Friday, 15 August 2014

Crawley Observer Column 13th August 2014

This week in my Crawley Observer column which is below the picture, I have written about Labour's Tenant Tax and how Crawley Labour Councillors have steadfastly refused to rule out introducing it for Crawley's private sector housing tenants.

"At last month’s Crawley Borough Council Full Council meeting, the Conservative Group tabled a Notice of Motion that sought to eliminate the threat of a Council-initiated tenant tax on Crawley’s private-sector housing tenants.

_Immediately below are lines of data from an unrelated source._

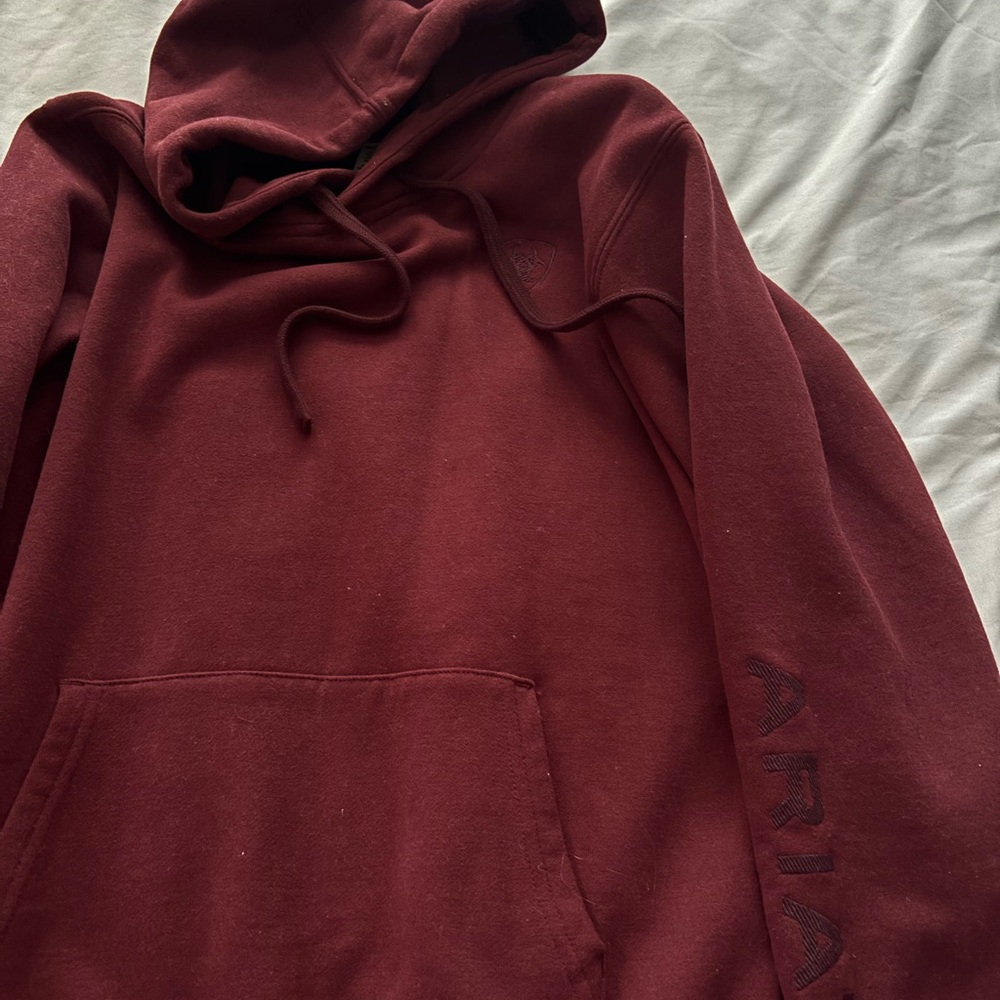 Women’s Ariat Maroon Hoodie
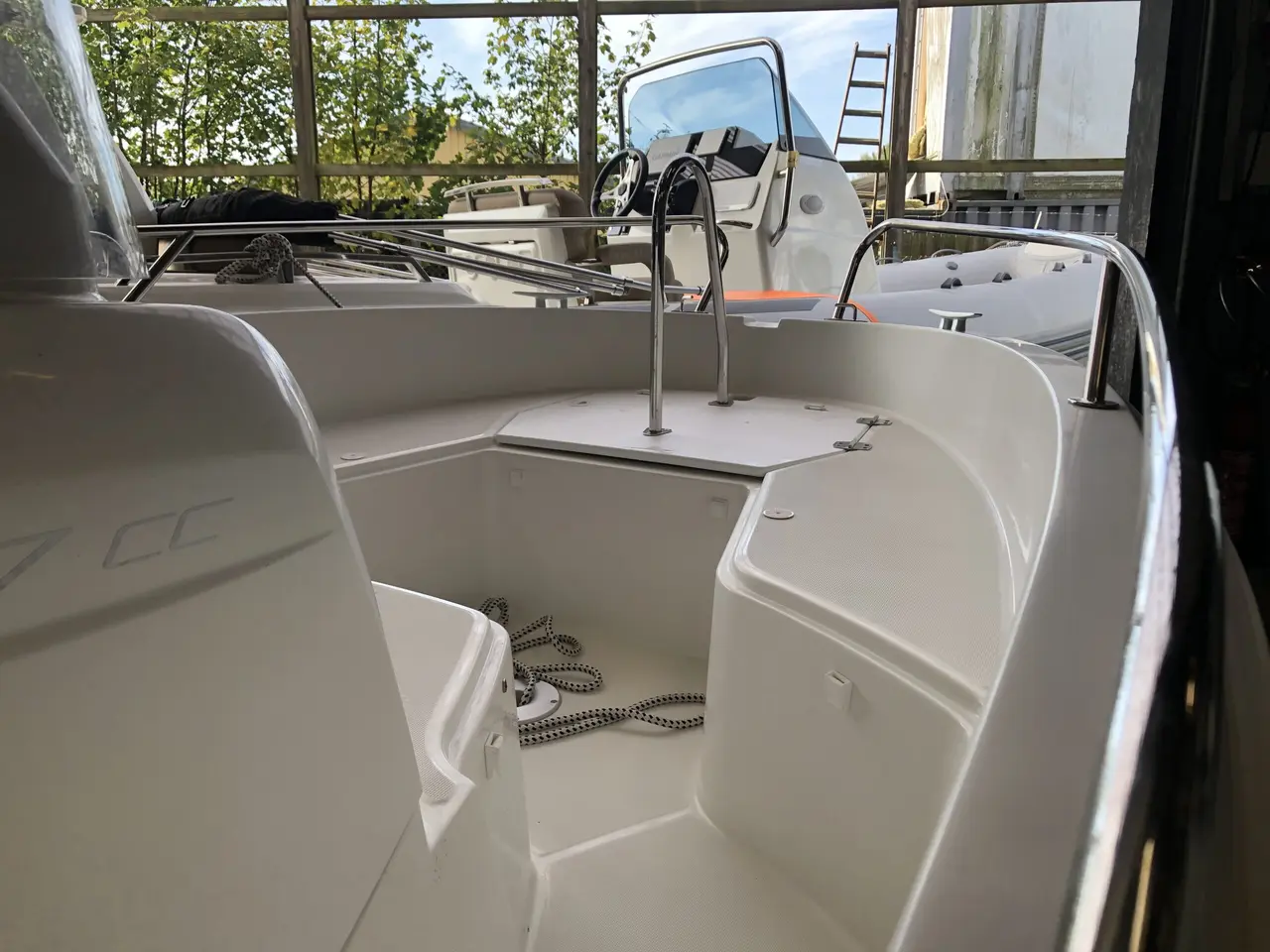 Billede 12 - Jeanneau 4.7 CC Style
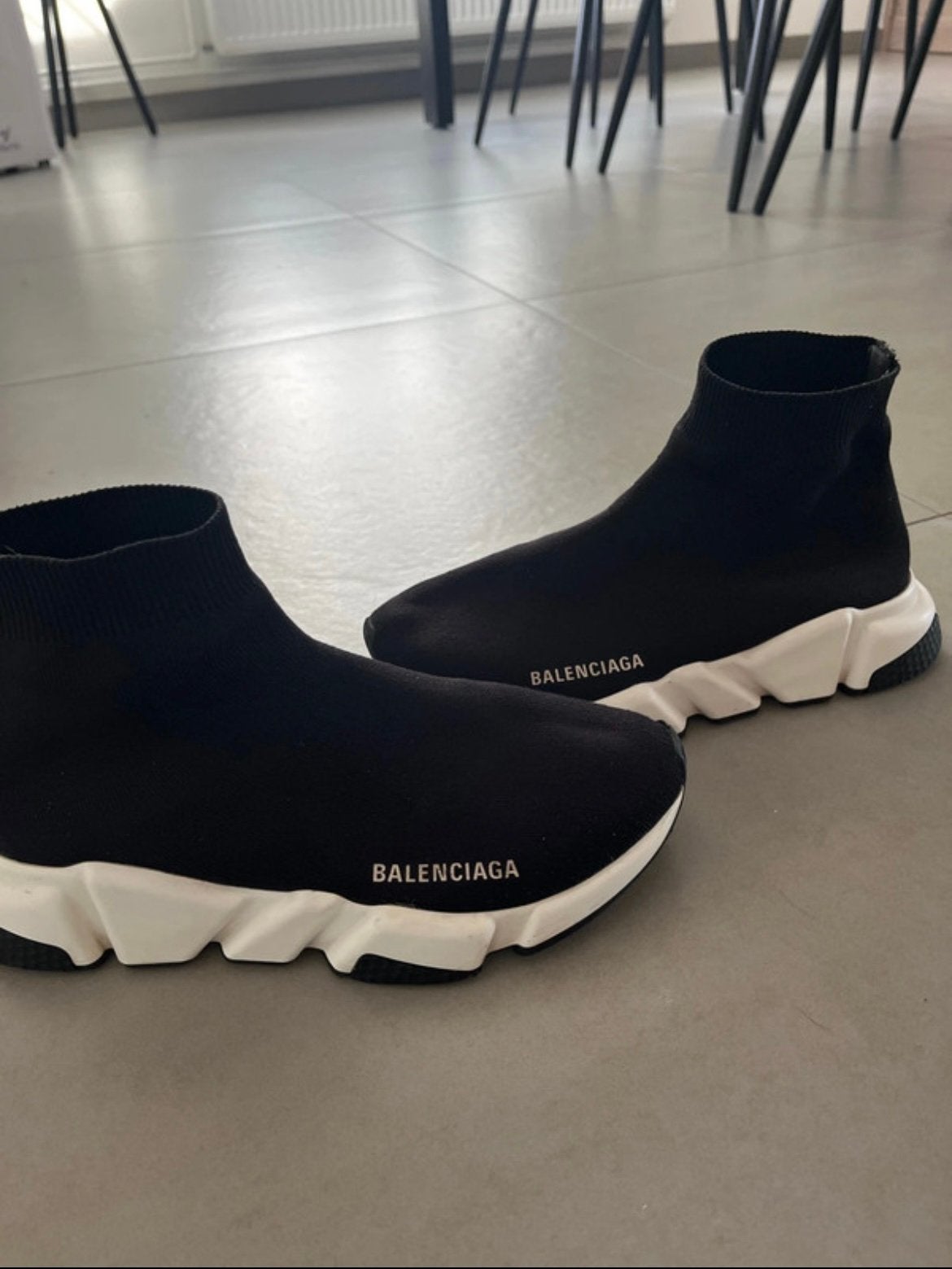 Balenciaga speed trainer, Envoi, Comme neuf, Noir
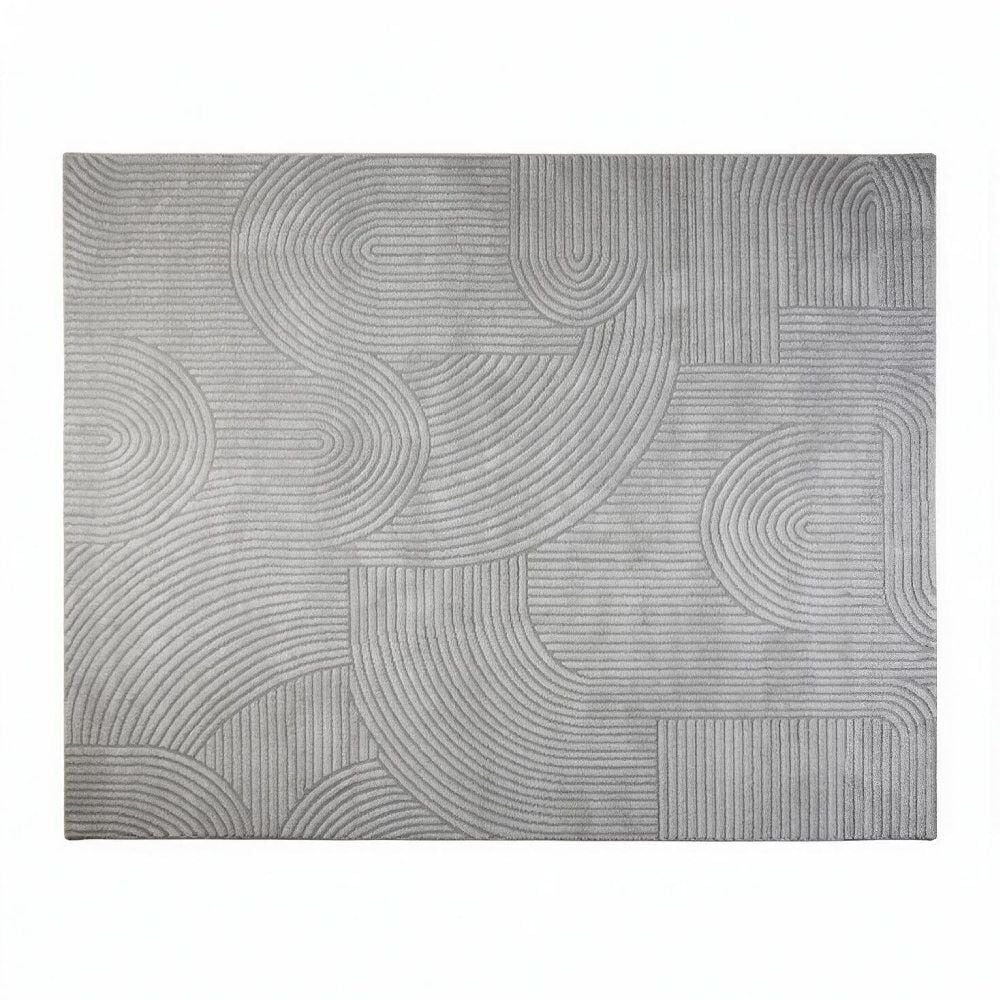 Tapete para Quarto e Sala Lugano 2,00 X 2,50M Havan Casa - Cinza 7A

We are rightly concerned that Crawley’s Labour Administration may copy Croydon Borough Council, which is the nearest Labour-controlled Council to Crawley, in planning to introduce a licensing scheme on privately rented properties that would typically cost £200 a year per rented home.
It was an insightful spectacle to see Labour Councillors vigorously defending their Croydon comrades and saying that £200 wouldn’t be very much for Crawley tenants to pay on top of their rents, while claiming they had no plans at present to introduce it here. Caught like a startled rabbit in car headlights, they were floundering all over the place in debate and I felt reminded of the saying “one doth protest too much”. Suspicions are likely to continue as Labour voted en-bloc against this opportunity to rule out a tax on tenants.

A licensing scheme isn’t technically a tax but its effect would be the same as tenants would be paying more. By contrast, Labour’s claims of a ‘bedroom tax’ being a tax is bogus as it is actually a reduction of housing benefit payment to benefit claimants in social-rented housing who have spare bedrooms. Arguably, the real ‘bedroom tax’ is Labour plans to reverse this benefits reduction so that all tax-payers will pay increased amounts for people on benefits to have spare and empty bedrooms. Private-sector tenants would have a double whammy of paying more tax for this as well as a tax of their own.       
It was a shame that this opportunity to bring reassurance to Crawley’s private sector housing tenants was dismissed but I believe we were right to shine a light on Labour’s tenant tax and that we have succeeded in making it harder for it to be introduced in Crawley. Private sector housing tenants in Crawley should not be viewed as a soft and easy target to tax and they now know which party is standing up for them."